Los dos últimos capítulos tratan sobre diversos aspectos de interés. En ambos se demuestra que la historia del arte no es el simple recorrido por un “museo imaginario” de obras, sino que le cabe adentrarse también en el terreno de las ideas estéticas que se aceptan o rechazan en distintos sectores de la sociedad en un momento dado. Allí se hace un interesante e ilustrativo repaso a las ideologías que se desplegaron en los dos decenios considerados. No resulta clara la contundente afirmación de que “el ideal estético de la generación del treinta lo resume una sola palabra: austeridad” (pág. 320). Más bien podría pensarse que ese ideal se caracteriza por la exaltación del volumen, lo cual alude a la sensualidad mas no a lo austero. Quizá de allí provienen las raíces de Botero.

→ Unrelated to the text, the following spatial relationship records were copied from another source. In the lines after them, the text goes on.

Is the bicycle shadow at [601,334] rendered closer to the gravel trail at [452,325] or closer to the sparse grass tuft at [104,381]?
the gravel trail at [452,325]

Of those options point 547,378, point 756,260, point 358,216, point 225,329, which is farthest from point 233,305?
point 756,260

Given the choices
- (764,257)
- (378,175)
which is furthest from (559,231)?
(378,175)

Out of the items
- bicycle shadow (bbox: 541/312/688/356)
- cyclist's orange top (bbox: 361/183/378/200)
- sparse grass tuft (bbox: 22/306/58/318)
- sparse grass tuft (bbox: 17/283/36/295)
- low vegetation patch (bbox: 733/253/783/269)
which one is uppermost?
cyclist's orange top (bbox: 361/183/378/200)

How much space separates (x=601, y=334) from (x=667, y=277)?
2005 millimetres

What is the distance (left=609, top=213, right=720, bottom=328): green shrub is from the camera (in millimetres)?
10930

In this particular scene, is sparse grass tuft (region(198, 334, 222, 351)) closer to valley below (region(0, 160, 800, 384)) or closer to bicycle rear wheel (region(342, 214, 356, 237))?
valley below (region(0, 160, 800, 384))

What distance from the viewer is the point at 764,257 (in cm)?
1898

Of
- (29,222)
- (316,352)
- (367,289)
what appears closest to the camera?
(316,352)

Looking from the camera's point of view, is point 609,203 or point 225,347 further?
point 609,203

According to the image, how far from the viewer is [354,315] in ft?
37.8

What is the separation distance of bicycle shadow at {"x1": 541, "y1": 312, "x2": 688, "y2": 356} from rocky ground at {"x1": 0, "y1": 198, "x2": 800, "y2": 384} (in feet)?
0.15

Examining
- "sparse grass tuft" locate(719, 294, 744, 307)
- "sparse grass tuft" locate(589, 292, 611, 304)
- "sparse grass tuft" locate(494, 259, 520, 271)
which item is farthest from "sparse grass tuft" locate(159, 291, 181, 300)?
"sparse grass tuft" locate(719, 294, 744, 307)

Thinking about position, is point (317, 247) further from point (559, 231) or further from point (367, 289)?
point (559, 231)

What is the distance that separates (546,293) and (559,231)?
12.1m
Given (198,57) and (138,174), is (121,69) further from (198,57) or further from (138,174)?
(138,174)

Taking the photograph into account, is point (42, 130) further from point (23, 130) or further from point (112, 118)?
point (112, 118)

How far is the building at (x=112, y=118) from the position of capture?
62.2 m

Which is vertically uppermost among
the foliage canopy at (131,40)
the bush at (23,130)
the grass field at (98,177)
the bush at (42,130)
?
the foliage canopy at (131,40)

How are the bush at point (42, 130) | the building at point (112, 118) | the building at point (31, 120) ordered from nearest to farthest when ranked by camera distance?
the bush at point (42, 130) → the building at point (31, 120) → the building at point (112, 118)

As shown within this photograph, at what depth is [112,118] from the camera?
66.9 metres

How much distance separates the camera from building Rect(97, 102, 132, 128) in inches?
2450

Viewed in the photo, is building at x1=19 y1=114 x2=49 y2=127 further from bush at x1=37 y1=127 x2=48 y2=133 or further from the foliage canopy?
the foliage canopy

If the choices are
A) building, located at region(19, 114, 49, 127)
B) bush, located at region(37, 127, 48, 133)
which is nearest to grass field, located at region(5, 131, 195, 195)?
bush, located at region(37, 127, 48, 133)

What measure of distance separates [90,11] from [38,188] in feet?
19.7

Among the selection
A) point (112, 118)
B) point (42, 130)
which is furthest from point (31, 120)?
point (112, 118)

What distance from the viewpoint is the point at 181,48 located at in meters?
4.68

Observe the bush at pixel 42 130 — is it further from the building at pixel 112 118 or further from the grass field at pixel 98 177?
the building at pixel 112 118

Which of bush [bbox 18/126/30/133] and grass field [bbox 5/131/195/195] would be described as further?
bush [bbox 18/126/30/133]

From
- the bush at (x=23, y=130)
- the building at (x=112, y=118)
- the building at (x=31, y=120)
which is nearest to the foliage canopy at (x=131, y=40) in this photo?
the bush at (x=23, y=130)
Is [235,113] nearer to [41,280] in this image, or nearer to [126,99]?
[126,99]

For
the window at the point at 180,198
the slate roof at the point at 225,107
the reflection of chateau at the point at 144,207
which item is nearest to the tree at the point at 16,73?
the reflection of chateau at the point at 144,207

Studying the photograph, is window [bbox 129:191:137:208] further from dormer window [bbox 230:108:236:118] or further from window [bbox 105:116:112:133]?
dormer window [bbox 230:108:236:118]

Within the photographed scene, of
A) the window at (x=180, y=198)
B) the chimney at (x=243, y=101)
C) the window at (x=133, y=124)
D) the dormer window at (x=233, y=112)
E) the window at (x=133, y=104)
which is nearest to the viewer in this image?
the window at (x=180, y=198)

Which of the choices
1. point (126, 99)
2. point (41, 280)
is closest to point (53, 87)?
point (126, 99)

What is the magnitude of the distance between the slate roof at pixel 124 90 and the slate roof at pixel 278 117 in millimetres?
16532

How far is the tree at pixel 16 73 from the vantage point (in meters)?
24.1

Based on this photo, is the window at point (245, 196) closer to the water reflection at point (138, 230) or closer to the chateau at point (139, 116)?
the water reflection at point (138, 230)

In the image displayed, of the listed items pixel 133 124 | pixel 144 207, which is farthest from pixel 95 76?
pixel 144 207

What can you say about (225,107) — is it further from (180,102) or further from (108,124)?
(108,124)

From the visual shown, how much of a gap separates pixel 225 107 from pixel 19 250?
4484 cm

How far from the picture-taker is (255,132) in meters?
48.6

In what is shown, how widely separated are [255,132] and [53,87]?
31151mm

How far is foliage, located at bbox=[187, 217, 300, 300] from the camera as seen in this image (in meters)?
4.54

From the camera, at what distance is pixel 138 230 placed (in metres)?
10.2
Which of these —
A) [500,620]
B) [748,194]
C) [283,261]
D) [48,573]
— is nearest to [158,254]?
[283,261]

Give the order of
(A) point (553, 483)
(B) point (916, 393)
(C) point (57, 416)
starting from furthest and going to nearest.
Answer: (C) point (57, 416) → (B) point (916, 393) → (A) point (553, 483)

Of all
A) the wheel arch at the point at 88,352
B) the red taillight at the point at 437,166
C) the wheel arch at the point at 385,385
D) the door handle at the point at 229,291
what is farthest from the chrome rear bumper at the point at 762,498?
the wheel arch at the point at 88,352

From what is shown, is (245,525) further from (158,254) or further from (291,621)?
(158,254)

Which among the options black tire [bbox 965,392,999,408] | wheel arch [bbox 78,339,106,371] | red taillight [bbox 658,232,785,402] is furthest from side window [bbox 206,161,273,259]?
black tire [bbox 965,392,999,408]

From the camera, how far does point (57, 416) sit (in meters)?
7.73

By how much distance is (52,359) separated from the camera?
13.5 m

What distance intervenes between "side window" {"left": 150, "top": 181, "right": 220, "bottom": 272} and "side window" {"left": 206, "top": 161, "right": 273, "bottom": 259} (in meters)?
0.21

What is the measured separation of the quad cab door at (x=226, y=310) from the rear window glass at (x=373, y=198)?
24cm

El libro tiene amplia documentación y numerosas ilustraciones, aunque pocas son de la calidad requerida. Es ambicioso en la diversidad temática y cabe preguntarse si hubiera sido preferible, en gracia a la profundidad y amplitud del tema, que el autor se ocupara sólo de un tema (pintura, escultura, fotografía, artes gráficas). Un índice analítico habría facilitado mucho la consulta, dada la cantidad de nombres y obras citadas. Escondidos en las costuras, se encuentran ciertos puntos discutibles, debidos al enfoque o al método. Sin embargo, la obra tiene su propio lugar bien ganado en la bibliografía básica sobre el arte colombiano, y probablemente será mucho menos perecedera de lo que el autor supone en el prólogo.